I wasn't able to dig up too much, but the introduction to a paper [1] by some Google folks provides a bit of insight into what might be possible:

> In particular, quantum simulation of molecular energies, which enables numerically exact prediction of chemical reaction rates, promises significant advances in our understanding of chemistry and could enable in silico design of new catalysts, pharmaceuticals, and materials.

[1] https://journals.aps.org/prx/pdf/10.1103/PhysRevX.6.031007

Seth Lloyd did a talk at the Long Now Foundation in 2016 about his research into quantum computing. He made the point that his research is (partially?) funded by the NSA - which was great because the NSA's position on quantum computing/cryptography was basically "we would prefer that quantum computers are impossible, but if they are possible then we want the first one". So - every time he'd go to them and say "well...we haven't cracked the nut quite yet" they would turn around and say "great!" which is quite the unusual funding situation.

edit: link to talk


> well...we haven't cracked the nut quite yet" they would turn around and say "great!" which is quite the unusual funding situation.

That's a bit like insurance: Your house hasn't burned down yet. Great, here is another insurance premium for you.

> I'm not a cryptographer - are security people excited about building all sorts of weird quantum protocols?
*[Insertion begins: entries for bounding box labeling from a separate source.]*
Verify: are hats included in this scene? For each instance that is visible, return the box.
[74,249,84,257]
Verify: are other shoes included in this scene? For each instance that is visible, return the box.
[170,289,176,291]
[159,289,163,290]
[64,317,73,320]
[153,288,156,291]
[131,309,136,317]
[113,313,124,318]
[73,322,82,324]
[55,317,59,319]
In reality so-called quantum cryptography is completely impractical. Imagine an Internet where you can't send messages to people more than a few hundred kilometers away, with no wifi and no mobile Internet and which only works if you have pre-shared keys. That's the Quantum Internet (which apparently the EU just decided to fund with billions).

>> > I'm not a cryptographer - are security people excited about building all sorts of weird quantum protocols?

> No. In reality so-called quantum cryptography is completely impractical

What about building quantum safe protocols? Is that as a field any more interesting and/or viable?

> What about building quantum safe protocols? Is that as a field any more interesting and/or viable?

Yes. Plenty of stuff happening in that field.

The challenge is: Right now we can choose between probably safe, but impractical (mcbits, sphincs) and practical, but with big questionmarks about how safe they are (newhope, sidh). The problem is: We really only trust crypto algos if they have been tested and researched over a long time, but lots of these things are pretty new.

That's called post-quantum cryptography, not quantum cryptography.

>> What about building quantum safe protocols?

> That's called post-quantum cryptography, not quantum cryptography.

As I understand it, "quantum safe" and "post-quantum" describe the same thing.

I never used the term 'quantum cryptography'

I think I meant to respond to the parent comment, not yours. But that was hours ago.

Isn't this IDEAL for secure computing?

Really its not that much different than how things work now. When we send a message around the world, its going through dozens of computers to get there. And wifi can always be an end point extension.

What is an NTM? Google search turns up Nontuberculous mycobacteria and a French rap group.

Nondeterministic Turing Machine

That might actually be a good name for a rap group. Or maybe punk...

But: Nondeterministic Turing Machine? What? How can it be nondeterministic, and still be a Turing Machine? Aren't they pretty much deterministic by definition?

It's nondeterministic in the same sense as the "nondeterministic polynomial" of P = NP. Basically, a normal turing machine would also be a nondeterminisic one if P = NP.

Quantum computers have a lot more utility than factoring integers. How about simulating molecules, or solving classically hard optimization problems?

Which optimization problems are you thinking of?

Graph coloring, SAT problems, eigenvalue minimization. Almost any binary problem where you can write down a cost function.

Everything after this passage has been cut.